Task data:
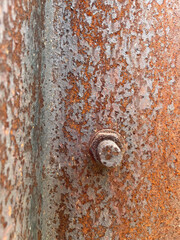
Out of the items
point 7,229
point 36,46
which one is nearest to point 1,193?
point 7,229

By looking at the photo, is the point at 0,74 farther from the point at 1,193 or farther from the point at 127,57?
the point at 127,57

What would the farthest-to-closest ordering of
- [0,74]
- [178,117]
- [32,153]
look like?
1. [178,117]
2. [32,153]
3. [0,74]

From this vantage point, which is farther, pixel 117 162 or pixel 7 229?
pixel 117 162
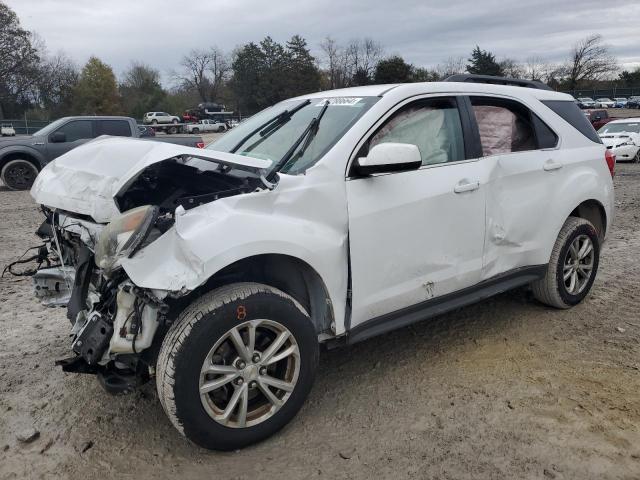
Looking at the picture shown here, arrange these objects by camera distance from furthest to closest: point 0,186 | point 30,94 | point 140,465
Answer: point 30,94 → point 0,186 → point 140,465

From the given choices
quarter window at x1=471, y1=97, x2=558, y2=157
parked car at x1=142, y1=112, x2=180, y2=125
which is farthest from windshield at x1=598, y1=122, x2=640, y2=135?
parked car at x1=142, y1=112, x2=180, y2=125

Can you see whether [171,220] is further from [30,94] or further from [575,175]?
[30,94]

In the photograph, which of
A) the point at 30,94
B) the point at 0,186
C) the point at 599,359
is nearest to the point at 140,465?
the point at 599,359

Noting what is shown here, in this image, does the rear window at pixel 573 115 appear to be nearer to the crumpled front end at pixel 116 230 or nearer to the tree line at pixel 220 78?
the crumpled front end at pixel 116 230

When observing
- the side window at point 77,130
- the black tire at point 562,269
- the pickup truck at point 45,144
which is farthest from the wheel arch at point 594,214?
the side window at point 77,130

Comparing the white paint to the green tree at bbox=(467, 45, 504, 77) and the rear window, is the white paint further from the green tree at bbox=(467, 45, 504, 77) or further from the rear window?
the green tree at bbox=(467, 45, 504, 77)

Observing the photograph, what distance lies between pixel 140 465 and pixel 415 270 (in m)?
1.91

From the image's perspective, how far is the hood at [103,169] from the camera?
278cm

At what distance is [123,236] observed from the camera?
261 centimetres

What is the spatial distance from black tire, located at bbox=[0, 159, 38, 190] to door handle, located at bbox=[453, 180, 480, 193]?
12.2 m

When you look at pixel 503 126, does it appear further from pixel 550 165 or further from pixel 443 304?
pixel 443 304

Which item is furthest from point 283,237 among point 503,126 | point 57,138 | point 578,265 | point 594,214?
point 57,138

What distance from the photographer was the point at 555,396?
326cm

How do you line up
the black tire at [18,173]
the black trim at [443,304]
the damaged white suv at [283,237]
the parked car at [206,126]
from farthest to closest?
1. the parked car at [206,126]
2. the black tire at [18,173]
3. the black trim at [443,304]
4. the damaged white suv at [283,237]
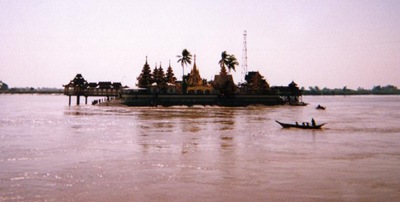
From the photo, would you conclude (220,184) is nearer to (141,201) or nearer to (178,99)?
(141,201)

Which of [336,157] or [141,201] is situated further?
[336,157]

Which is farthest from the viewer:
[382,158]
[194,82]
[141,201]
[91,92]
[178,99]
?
[91,92]

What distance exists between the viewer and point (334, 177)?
69.4 feet

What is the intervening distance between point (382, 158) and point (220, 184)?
1303 centimetres

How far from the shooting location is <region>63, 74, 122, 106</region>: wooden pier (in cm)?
11738

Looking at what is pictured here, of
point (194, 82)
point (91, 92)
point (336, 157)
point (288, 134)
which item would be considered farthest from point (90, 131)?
point (91, 92)

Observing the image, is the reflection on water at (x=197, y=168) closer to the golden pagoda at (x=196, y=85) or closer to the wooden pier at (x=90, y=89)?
the golden pagoda at (x=196, y=85)

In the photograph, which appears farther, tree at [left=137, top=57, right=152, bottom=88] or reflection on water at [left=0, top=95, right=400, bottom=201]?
tree at [left=137, top=57, right=152, bottom=88]

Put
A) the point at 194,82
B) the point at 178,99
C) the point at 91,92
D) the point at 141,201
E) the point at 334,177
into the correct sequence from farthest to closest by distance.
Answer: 1. the point at 91,92
2. the point at 194,82
3. the point at 178,99
4. the point at 334,177
5. the point at 141,201

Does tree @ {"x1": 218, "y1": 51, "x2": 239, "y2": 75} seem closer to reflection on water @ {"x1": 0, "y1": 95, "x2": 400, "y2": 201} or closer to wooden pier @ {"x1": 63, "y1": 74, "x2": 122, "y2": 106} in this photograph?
wooden pier @ {"x1": 63, "y1": 74, "x2": 122, "y2": 106}

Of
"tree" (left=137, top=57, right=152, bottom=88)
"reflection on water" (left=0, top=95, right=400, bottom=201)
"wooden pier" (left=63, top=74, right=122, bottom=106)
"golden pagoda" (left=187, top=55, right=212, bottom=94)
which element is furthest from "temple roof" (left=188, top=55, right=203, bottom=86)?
"reflection on water" (left=0, top=95, right=400, bottom=201)

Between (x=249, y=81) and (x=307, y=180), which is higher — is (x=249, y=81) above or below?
above

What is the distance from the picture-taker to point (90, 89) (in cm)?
13362

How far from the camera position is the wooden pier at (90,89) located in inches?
4621
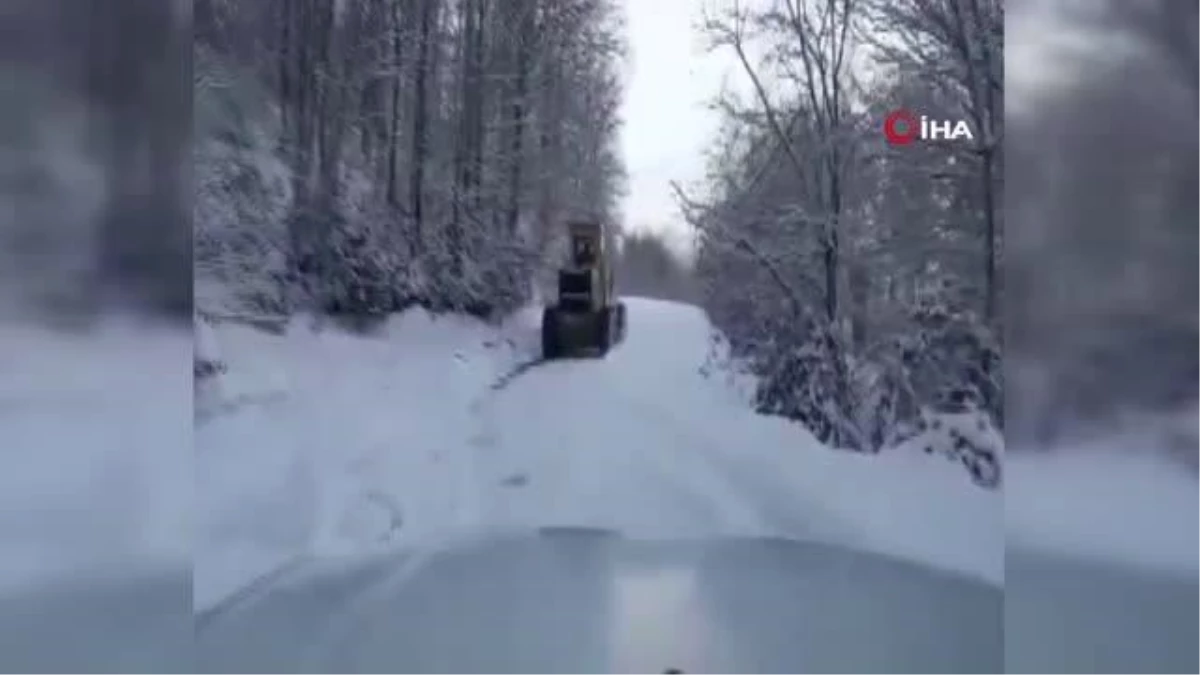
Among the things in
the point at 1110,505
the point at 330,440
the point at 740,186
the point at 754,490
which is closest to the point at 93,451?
the point at 330,440

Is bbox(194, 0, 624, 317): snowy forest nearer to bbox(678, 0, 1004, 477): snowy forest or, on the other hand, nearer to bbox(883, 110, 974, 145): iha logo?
bbox(678, 0, 1004, 477): snowy forest

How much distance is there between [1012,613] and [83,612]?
2524mm

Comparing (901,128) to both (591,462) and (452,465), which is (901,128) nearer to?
(591,462)

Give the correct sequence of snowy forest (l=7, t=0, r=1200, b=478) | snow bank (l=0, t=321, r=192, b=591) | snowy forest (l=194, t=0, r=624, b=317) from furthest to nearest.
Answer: snowy forest (l=194, t=0, r=624, b=317)
snowy forest (l=7, t=0, r=1200, b=478)
snow bank (l=0, t=321, r=192, b=591)

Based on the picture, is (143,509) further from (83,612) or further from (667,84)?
(667,84)

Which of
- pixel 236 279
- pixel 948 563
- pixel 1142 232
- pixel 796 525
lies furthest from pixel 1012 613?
pixel 236 279

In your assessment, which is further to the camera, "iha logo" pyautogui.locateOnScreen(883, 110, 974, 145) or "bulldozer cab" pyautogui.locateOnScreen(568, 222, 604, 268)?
"bulldozer cab" pyautogui.locateOnScreen(568, 222, 604, 268)

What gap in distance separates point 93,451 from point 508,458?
1106mm

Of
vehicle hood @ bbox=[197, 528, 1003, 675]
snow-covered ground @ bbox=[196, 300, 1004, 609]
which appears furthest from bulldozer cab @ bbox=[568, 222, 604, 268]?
vehicle hood @ bbox=[197, 528, 1003, 675]

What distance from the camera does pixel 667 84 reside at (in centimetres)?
315

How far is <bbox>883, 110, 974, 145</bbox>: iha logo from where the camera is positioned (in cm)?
308

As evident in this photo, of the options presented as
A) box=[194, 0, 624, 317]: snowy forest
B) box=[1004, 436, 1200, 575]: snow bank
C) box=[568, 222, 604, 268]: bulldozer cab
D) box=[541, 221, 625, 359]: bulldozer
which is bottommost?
box=[1004, 436, 1200, 575]: snow bank

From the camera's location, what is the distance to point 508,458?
3145 millimetres

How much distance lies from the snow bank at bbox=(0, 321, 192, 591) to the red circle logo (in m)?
2.04
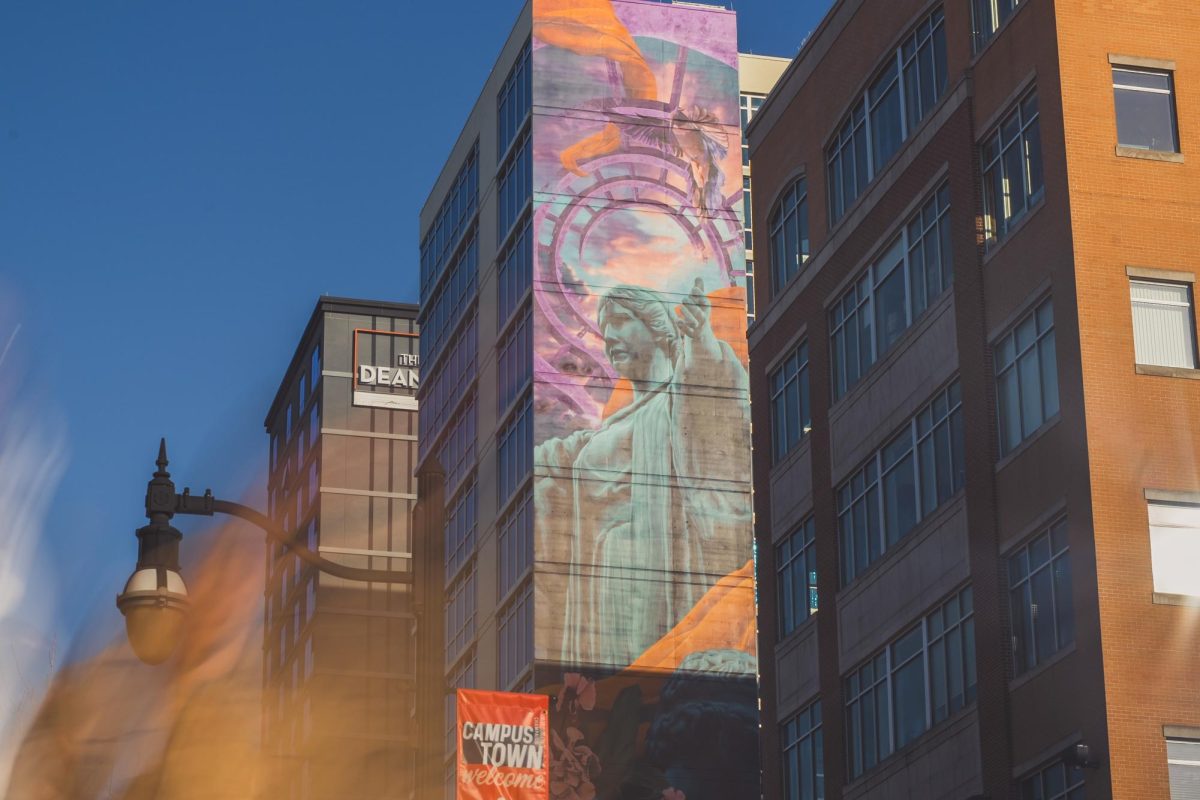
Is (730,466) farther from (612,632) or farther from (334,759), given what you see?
(334,759)

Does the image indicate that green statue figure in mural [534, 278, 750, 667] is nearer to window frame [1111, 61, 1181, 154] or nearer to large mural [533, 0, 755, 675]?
large mural [533, 0, 755, 675]

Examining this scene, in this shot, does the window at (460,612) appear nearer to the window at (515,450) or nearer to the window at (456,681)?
the window at (456,681)

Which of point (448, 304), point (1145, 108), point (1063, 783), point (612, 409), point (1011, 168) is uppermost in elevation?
point (448, 304)

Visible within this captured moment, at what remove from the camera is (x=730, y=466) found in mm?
70688

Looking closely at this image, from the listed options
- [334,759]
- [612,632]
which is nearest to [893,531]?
[612,632]

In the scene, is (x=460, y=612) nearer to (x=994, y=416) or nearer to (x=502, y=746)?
(x=994, y=416)

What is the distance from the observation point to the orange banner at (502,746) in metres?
19.0

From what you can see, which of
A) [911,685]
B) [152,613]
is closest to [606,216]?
[911,685]

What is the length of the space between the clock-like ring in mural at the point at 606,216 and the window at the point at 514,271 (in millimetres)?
765

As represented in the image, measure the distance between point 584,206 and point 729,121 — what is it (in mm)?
7808

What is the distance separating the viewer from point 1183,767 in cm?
3506

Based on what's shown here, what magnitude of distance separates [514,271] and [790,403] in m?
20.2

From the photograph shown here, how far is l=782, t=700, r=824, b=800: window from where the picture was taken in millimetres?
49781

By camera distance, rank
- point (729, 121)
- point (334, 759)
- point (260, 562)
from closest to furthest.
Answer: point (260, 562), point (729, 121), point (334, 759)
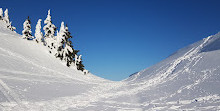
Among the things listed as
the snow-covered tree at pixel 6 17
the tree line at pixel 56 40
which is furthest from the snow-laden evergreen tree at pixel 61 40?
the snow-covered tree at pixel 6 17

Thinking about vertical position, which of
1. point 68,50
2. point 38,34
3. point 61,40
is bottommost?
point 68,50

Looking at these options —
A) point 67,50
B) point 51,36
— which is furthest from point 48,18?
point 67,50

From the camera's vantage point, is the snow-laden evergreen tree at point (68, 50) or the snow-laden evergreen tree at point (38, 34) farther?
the snow-laden evergreen tree at point (38, 34)

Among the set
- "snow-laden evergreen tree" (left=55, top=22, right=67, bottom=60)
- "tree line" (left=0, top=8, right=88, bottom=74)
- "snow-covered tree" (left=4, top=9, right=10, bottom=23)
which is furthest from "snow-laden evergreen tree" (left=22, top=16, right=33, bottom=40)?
"snow-covered tree" (left=4, top=9, right=10, bottom=23)

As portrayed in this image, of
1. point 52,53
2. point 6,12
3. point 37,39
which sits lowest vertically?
point 52,53

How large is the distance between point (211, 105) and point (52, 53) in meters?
41.0

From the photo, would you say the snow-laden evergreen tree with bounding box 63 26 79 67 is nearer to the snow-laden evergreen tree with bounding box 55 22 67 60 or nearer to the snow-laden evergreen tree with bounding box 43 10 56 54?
the snow-laden evergreen tree with bounding box 55 22 67 60

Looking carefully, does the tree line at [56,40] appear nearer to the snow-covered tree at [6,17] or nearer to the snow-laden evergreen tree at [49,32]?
the snow-laden evergreen tree at [49,32]

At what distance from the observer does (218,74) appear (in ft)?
52.7

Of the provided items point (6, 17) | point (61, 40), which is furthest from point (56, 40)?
point (6, 17)

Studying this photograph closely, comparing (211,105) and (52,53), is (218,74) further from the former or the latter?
(52,53)

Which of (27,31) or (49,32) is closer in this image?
(27,31)

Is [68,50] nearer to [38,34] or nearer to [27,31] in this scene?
Answer: [38,34]

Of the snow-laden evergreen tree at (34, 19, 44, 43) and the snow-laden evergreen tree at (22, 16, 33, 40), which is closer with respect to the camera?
the snow-laden evergreen tree at (22, 16, 33, 40)
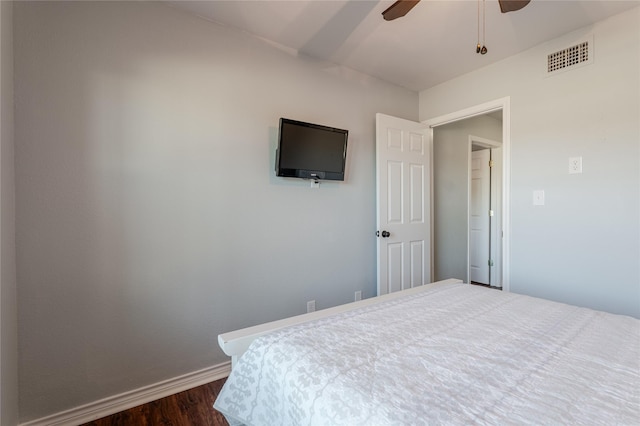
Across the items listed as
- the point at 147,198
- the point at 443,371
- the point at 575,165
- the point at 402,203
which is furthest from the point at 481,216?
the point at 147,198

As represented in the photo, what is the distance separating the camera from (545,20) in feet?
6.57

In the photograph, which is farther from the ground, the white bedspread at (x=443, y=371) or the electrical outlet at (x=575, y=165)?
the electrical outlet at (x=575, y=165)

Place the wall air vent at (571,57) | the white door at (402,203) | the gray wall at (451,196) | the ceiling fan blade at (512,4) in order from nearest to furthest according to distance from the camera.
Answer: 1. the ceiling fan blade at (512,4)
2. the wall air vent at (571,57)
3. the white door at (402,203)
4. the gray wall at (451,196)

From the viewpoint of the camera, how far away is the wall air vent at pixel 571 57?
6.79 ft

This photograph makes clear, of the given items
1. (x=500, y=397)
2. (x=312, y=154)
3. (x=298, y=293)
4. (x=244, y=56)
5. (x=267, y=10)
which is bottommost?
(x=298, y=293)

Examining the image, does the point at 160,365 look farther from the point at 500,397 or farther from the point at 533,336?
the point at 533,336

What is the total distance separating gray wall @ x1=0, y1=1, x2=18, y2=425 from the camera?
123 cm

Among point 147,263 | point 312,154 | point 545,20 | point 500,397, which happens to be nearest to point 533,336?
point 500,397

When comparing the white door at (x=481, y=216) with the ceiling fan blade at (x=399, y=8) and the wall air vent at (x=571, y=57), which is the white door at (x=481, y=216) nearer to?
the wall air vent at (x=571, y=57)

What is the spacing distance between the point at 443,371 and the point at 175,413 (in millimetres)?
1576

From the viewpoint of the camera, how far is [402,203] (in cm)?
287

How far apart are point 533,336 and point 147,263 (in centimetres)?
199

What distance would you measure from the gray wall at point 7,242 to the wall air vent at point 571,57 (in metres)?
3.35

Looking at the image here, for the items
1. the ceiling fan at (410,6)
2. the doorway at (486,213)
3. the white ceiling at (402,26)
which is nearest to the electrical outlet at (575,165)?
the white ceiling at (402,26)
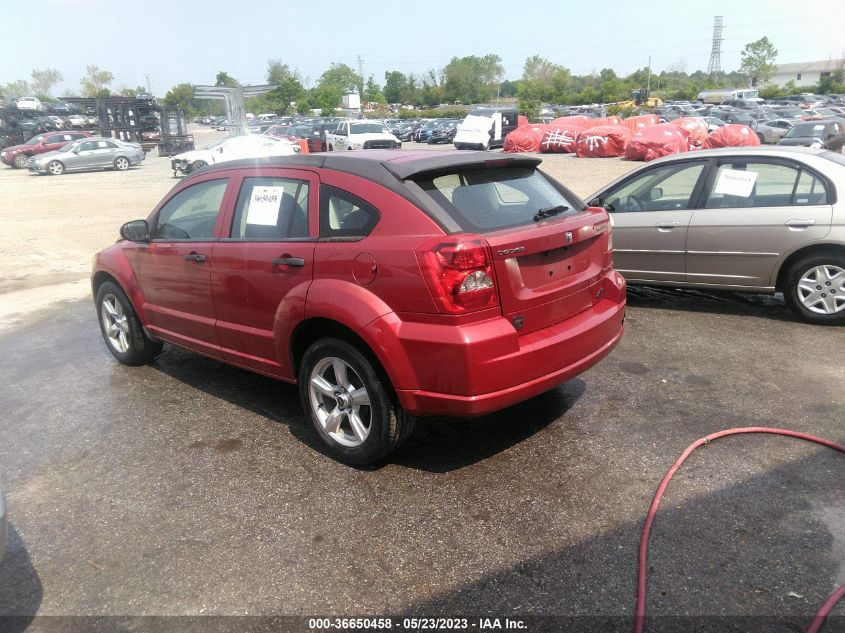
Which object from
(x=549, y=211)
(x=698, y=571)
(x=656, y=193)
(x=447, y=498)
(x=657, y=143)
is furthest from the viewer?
(x=657, y=143)

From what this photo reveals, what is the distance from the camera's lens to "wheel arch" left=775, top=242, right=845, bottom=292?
219 inches

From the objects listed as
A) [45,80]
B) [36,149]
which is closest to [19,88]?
[45,80]

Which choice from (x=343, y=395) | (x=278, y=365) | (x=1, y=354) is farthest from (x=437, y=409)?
(x=1, y=354)

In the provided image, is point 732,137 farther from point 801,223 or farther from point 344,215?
point 344,215

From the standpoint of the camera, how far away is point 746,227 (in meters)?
5.90

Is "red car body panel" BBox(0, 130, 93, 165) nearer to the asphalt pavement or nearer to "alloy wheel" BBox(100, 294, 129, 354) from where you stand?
"alloy wheel" BBox(100, 294, 129, 354)

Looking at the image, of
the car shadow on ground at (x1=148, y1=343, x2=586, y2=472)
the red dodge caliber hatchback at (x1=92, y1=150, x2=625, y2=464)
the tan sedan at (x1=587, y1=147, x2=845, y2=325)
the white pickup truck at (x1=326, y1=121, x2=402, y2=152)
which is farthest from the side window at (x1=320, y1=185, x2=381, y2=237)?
the white pickup truck at (x1=326, y1=121, x2=402, y2=152)

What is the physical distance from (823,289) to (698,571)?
3.98m

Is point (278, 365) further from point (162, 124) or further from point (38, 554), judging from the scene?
point (162, 124)

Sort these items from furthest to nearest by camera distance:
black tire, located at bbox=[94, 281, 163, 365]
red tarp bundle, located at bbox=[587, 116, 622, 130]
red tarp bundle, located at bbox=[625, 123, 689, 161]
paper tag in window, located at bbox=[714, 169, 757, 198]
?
red tarp bundle, located at bbox=[587, 116, 622, 130], red tarp bundle, located at bbox=[625, 123, 689, 161], paper tag in window, located at bbox=[714, 169, 757, 198], black tire, located at bbox=[94, 281, 163, 365]

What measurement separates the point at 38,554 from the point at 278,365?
158 cm

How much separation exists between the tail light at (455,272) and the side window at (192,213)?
196cm

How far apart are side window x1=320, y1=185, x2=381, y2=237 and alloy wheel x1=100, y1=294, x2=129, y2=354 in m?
2.65

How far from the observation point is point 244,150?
23.1 m
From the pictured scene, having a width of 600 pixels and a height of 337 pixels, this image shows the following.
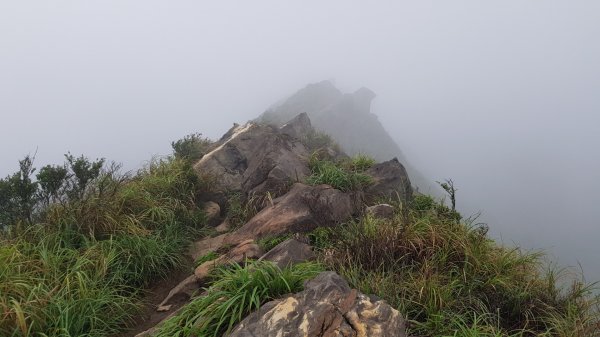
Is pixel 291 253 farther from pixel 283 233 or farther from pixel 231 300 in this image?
pixel 231 300

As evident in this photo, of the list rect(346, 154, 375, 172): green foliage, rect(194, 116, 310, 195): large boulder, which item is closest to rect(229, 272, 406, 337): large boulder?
rect(194, 116, 310, 195): large boulder

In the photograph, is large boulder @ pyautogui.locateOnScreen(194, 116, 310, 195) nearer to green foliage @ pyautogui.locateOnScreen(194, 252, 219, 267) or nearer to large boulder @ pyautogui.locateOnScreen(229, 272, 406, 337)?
green foliage @ pyautogui.locateOnScreen(194, 252, 219, 267)

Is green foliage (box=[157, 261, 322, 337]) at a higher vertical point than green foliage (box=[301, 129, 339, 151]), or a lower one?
higher

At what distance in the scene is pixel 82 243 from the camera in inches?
247

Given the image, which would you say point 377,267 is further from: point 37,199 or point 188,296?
point 37,199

Your goal: Retype the records above exactly, starting at the line that contains "How far from the observation" and going through the last line, and leave out any pictures.

Response to the task:
How far from the observation point is point 244,150?
23.1 m
From the pictured scene, having a width of 600 pixels and a height of 337 pixels, this image shows the following.
Is pixel 291 253 farther from pixel 283 233 or farther from pixel 231 300 in this image?
pixel 231 300

As evident in this photo, of the list rect(346, 154, 375, 172): green foliage, rect(194, 116, 310, 195): large boulder, which item is closest to rect(229, 272, 406, 337): large boulder?
rect(194, 116, 310, 195): large boulder

In the photograph, is large boulder @ pyautogui.locateOnScreen(194, 116, 310, 195) nearer to green foliage @ pyautogui.locateOnScreen(194, 252, 219, 267) or nearer to large boulder @ pyautogui.locateOnScreen(229, 272, 406, 337)?
green foliage @ pyautogui.locateOnScreen(194, 252, 219, 267)

Is green foliage (box=[157, 261, 322, 337]) at a higher vertical point than green foliage (box=[301, 129, 339, 151]), or a lower one?
higher

At what distance in the scene is pixel 82 243 from the camera in inches?
247

Given the image, which would you say point 377,267 is further from: point 37,199 or point 188,296?
point 37,199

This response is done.